金髪に大きなリボン。そして、水色と白の服装はあの不思議の国のアリスを思わせるものであった。
そして彼女は自身を錬金術師であるという。
……面倒事の臭いしかしねぇ…
確か王国では錬金術についての研究が盛んである、とかなんとかを副隊長に聞いたような気がしないでもない。
ということはつまるところ、この幼女は王国の方から来たのだろうか。どうでもいいが。
それに、錬金術といえば確かFateではアインツベルンが有名だったっけか。ホムンクルスとか、いつか俺も作ってみたい気もするが、出来てせいぜいロボットだろう。
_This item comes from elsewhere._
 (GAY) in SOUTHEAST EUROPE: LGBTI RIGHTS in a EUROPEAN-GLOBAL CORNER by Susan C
ああ、エスデスめ。ちょうど良さそうな研究材料をぶっ壊しやがって。許すマジ
「…で? そんな錬金術師がうちに何のようだ?」
とりあえず、考えてばかりじゃ始まらない。ちょっと会話したらすぐ帰ってもらおう。
「随分と冷たい反応じゃの。もう少し歓迎せんか。こう見えて、妾は凄腕の錬金術師なんじゃぞ?」
「ワースゴーイシラナカッタヨー」
だから早く帰れ
「…関わりたくない、というのがよく分かる態度じゃの。今日辺り帰ってくると大臣から聞いて楽しみにしておったんじゃ。話くらいしてもいいじゃろうて」
「大臣……オネストか?」
「む? 他にもいるのかえ?」
「今は大臣は二人いる。チョウリ様とクソのオネストだ」
「…ふむ、シュラから聞いてた話とちがうのぉ…」
俺がそういってやると、何やら考えるように腕を組むドロテア。
シュラ、とは誰なのかよくわからんが、チョウリ様の件を知らないってことは最近帝国にいなかったりやつなのだろう。
何せ、チョウリ様が大臣となったことは帝都のみならず、他の地方にも伝わっているはずだ。
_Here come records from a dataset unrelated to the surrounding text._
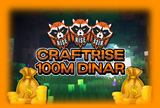 CRAFTRİSE FACTİON 100M DİNAR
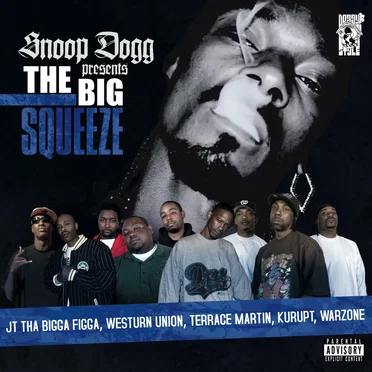 Snoop Dogg Presents the Big Squeeze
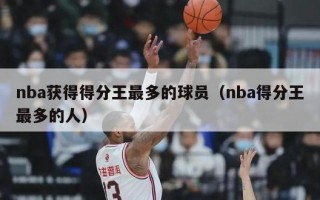 nba获得得分王最多的球员（nba得分王最多的人）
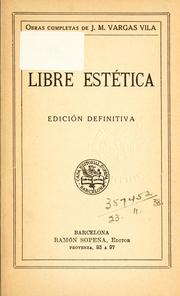 Libre estética by José María Vargas Vila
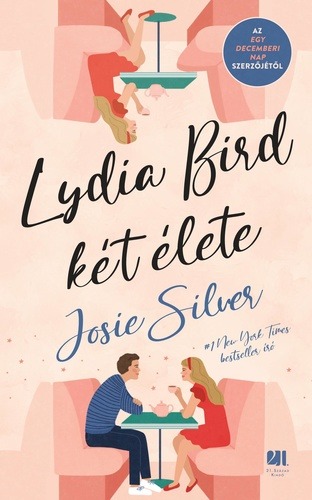 Lydia ​Bird két élete 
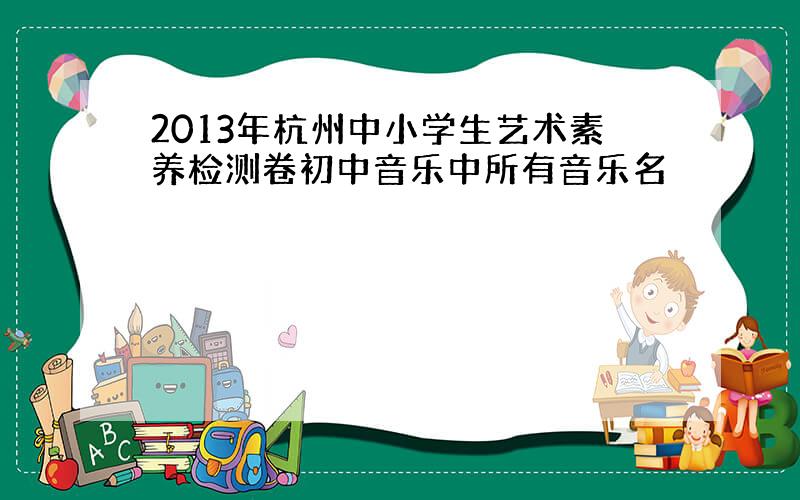 2013年杭州中小学生艺术素养检测卷初中音乐中所有音乐名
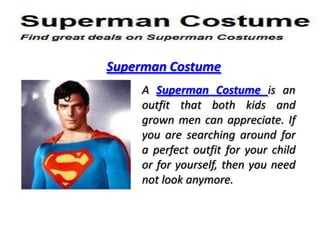 Superman Costume
    A Superman Costume is an
    outfit that both kids and
    grown men can appreciate. If
    you are searching around for
    a perfect outfit for your child
    or for yourself, then you need
    not look anymore.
「……まぁよいわ。そこら辺にはあまり興味がないからの。で、ここ数日帝都に滞在して知ったんじゃが、あの警備隊の縄と札。御主が作ったようじゃの。錬金術師として、少々興味があって来たんじゃ」
「…おい。あれは警備隊が保管してあったはずだ。どうやって知りやがった」
「ふむ、妙な力を感じてな。子供を装って調べようとしたら、イエヤスとかいう男がペラペラと話してくれたぞ」
その時の事を思い出したのか、何やらクスクスと笑いだしたドロテア。最後にこちらを見たあとのドヤ顔には少しばかり殺意が沸いた。
よし、この怒りはイエヤスで発散しよう。
「で? あれはどうやって作ったんじゃ?」
「教えたところでお前には作れんし、教える気も無ぇよ」
「ますます興味深いの。錬金術師の妾でも作れんとは」
……ああ、何か、こいつとの会話に疲れてきた。
ほんとマジで、今日はもう寝たいのだ。
正直な話、ボリックの護衛終了してから即帝都まで馬を駆けたので疲れがピークなのだ。
いつもの俺ならこれくらい屁でもないのだが、試しに、とばかりに使った英霊スペックの一時的な解放は相当体の負担になっていたらしい。
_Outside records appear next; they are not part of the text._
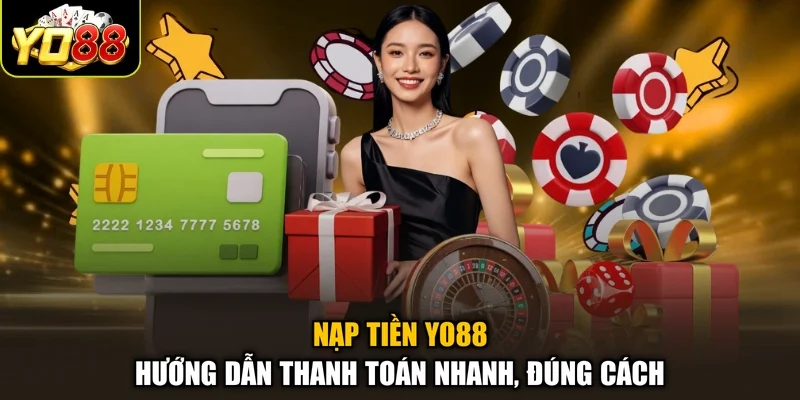 Nạp Tiền Yo88 – Hướng Dẫn Thanh Toán Nhanh, Đúng Cách
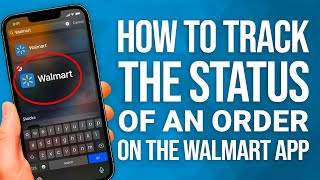 How To Track The Status Of An Order On The Walmart App: Stay Updated On Your Delivery!
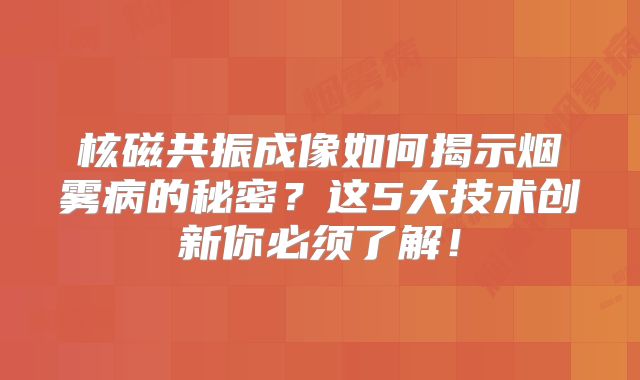 核磁共振成像如何揭示烟雾病的秘密？这5大技术创新你必须了解！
「話がしたいなら、また明日にしてくれ。俺はもう寝る」
「む? なんじゃ、本当に眠そうじゃな。それなら、また明日伺うとするかの」
「ならこれを持っておいてくれ。門のところで見せれば、俺が出るからよ」
そういって、俺は懐に残っていた赤い宝石を一つドロテアに放った。
上手いこと掴んだドロテアは手にあるそれをまじまじと見つめていた。
「ほお、きれいじゃの。宝石をプレゼントとは、なかなか粋な男じゃな」
「気を付けろよ? 火傷するぜ?」
冗談めかして言ってやると、ドロテアは気分よく踵を返して去っていった。
俺はそれを見届けて門を開けて自宅へ戻る。
エアやルナに荷物や服の片付けを頼み、俺は一人自室のベッドに身を倒した。
ああ、やっと寝れる。
そしてドロテアよ。三大欲求の一つである睡眠欲を妨げた貴様の罪は重いぞ。
「火傷してしまえ。『爆破』」
窓の外から何かの破壊音が小さく響いてきた。
まぁ死なない程度に出力は抑えてあるから大丈夫だろう。